Traditionally it was because the turntable needles (and disc cutting lathes) for vinyl records could only handle so much energy in the low end (which is also why you have RIAA equalisation on turntables - the low end was cut during mastering and the phono preamp would boost it back again). Still, even with the EQ, if you had too much low end, it would kick the needle out of the groove and send it skidding across the record (as any buyer of a locally pressed record could tell you).
Oh, I thought of another trick for the kick. How about if I put side-chain on the guitars and/or bass and trigger it to kick, that way everytime kick hits, it will compress the other instruments. Is that a decent method?
Yeah you can, but more common to gate the bass (or a mult of the bass) to tighten up the timing.

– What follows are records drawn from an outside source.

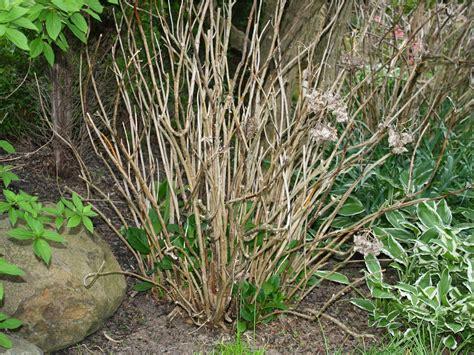 HYDRANGEA HYSTERIA - Mierop Design Oak Leaf Hydrangeas In Winter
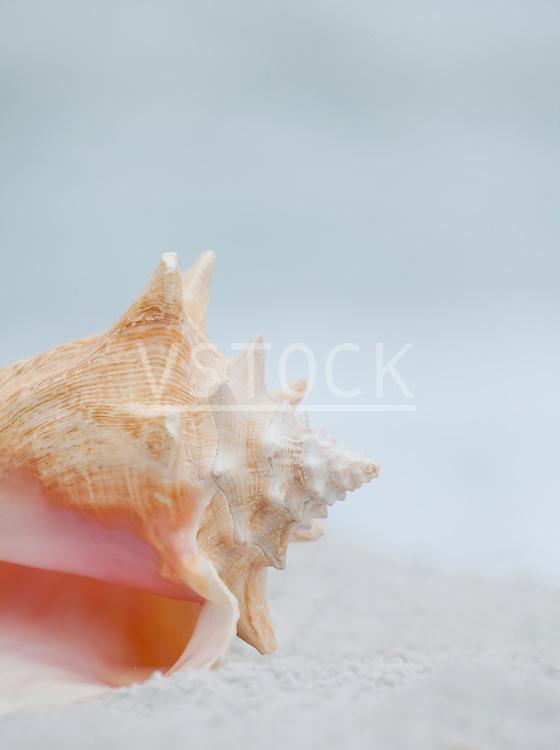 USA, Florida, St. Pete Beach, Pink conch shell on beach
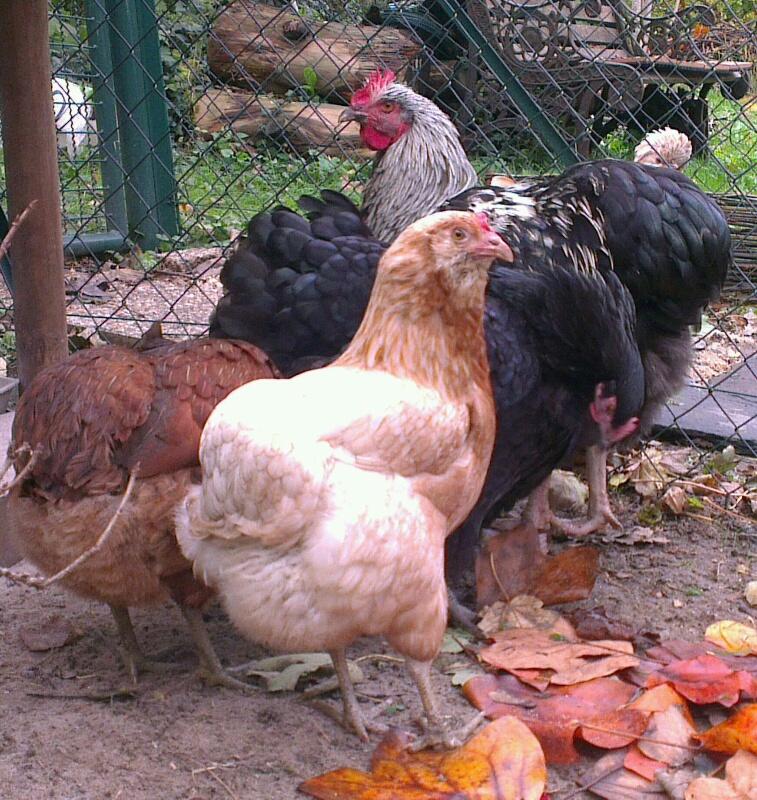 Les araucanas auprès de leur coq Orpington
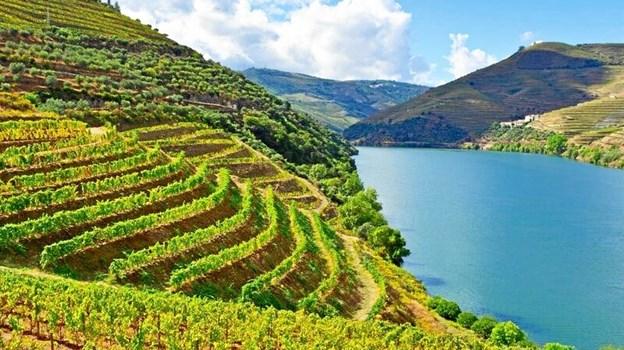Den nye butik sælger alt fra frisk frugt og grønt over tilbehør som tapenade, dolce de leite og honning og til vin og portvin. Alt sammen fra Portugal.Privatfoto
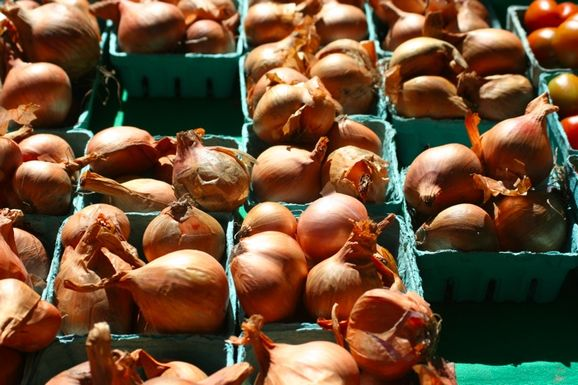 2012-10-08-shallots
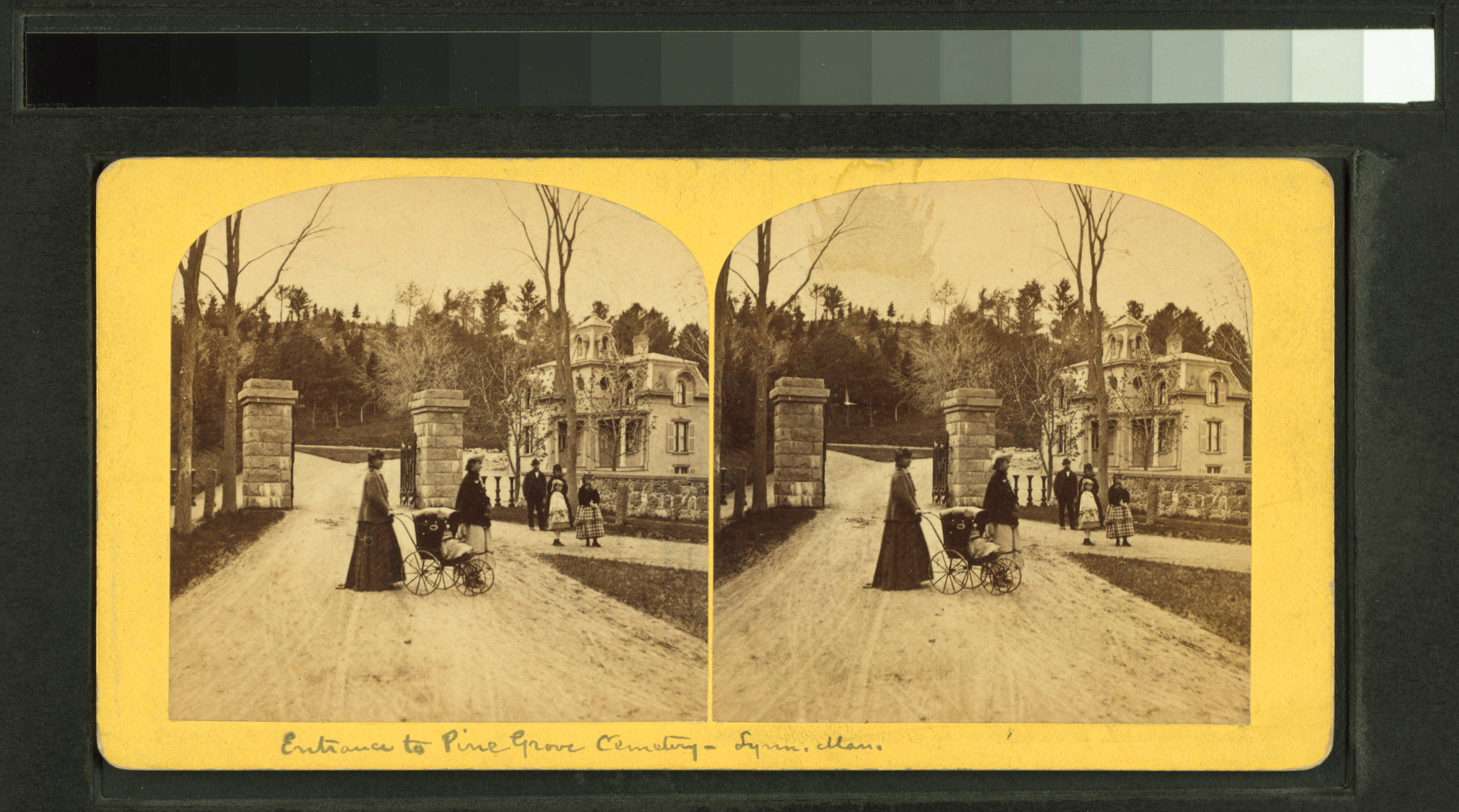 Vintage stereo card of a park, New York Public Library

If you use a slightly slower attack time it will let the attack from the kick come through clearly and then the bass note comes in to "tune" the sustain of the ADSR. The gate hold and release will let you determine the length and decay of the bass note (which is usually much longer than the pulse from the kick.

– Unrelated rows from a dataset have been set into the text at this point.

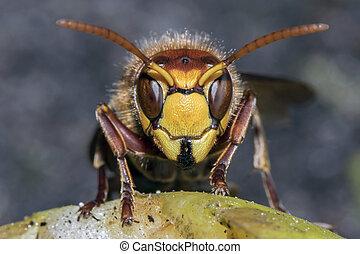 hornet, europeaan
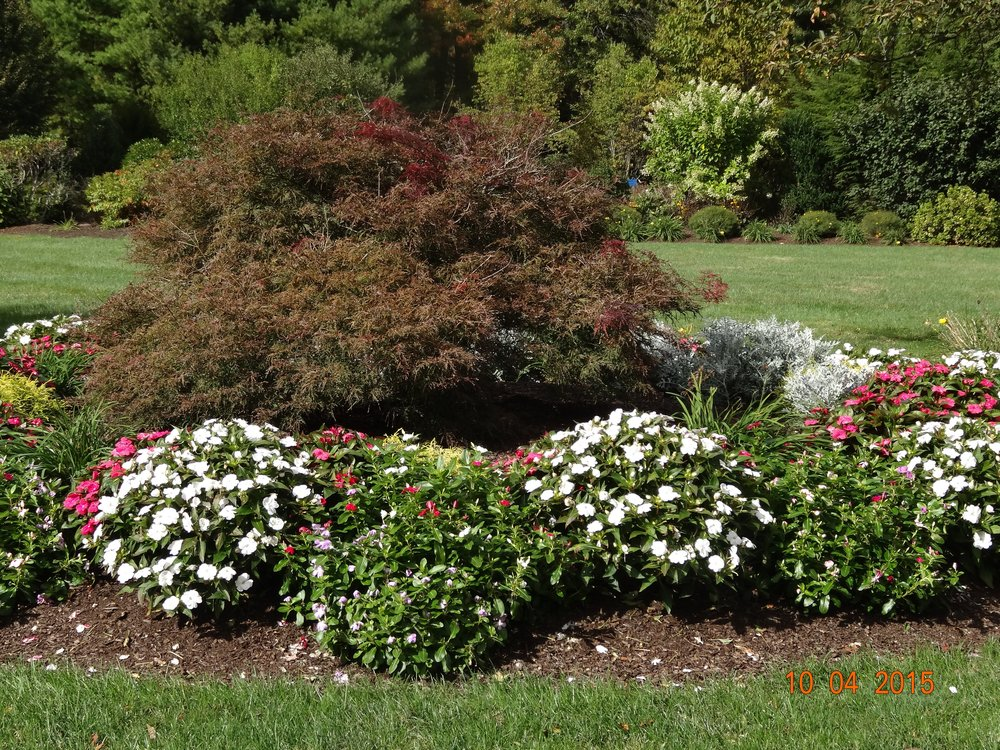Professional garden design and landscape maintenance services in Wellesley Massachusetts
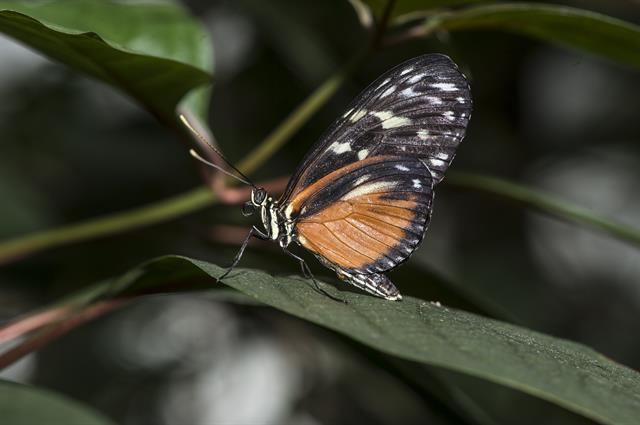 Tiger Longwing (Heliconius hecale) photo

I'm one of those guys that likes the kick and bass to mask together to form one, tight sound - a percussive bass note or a tuned kick.
Adrian Rogowski wrote:
Listen to the first 15 seconds of this song. Is this side-chain compression? Cause its quite heavy, but the kick certainly dominates
Yeah it's quite compressed, but the main reason it dominates is because there is no competing instrument in the low frequency at that point of the song. Just the guitar.
With all this talk of compression and gating "tricks", we're moving beyond the all-important basics - if you want something to stand out, it must have its own space in the frequency spectrum of the mix. Compress all you like, if there's no space, you're falling into the "everything louder than everything else trap again. Especially with harder rock and metal, the bass and guitar are often downtuned and/or bass frequency heavy. You
must clear the Mix: EQ each instrument to boost the important frequencies and cut others to carve out space for the other instruments.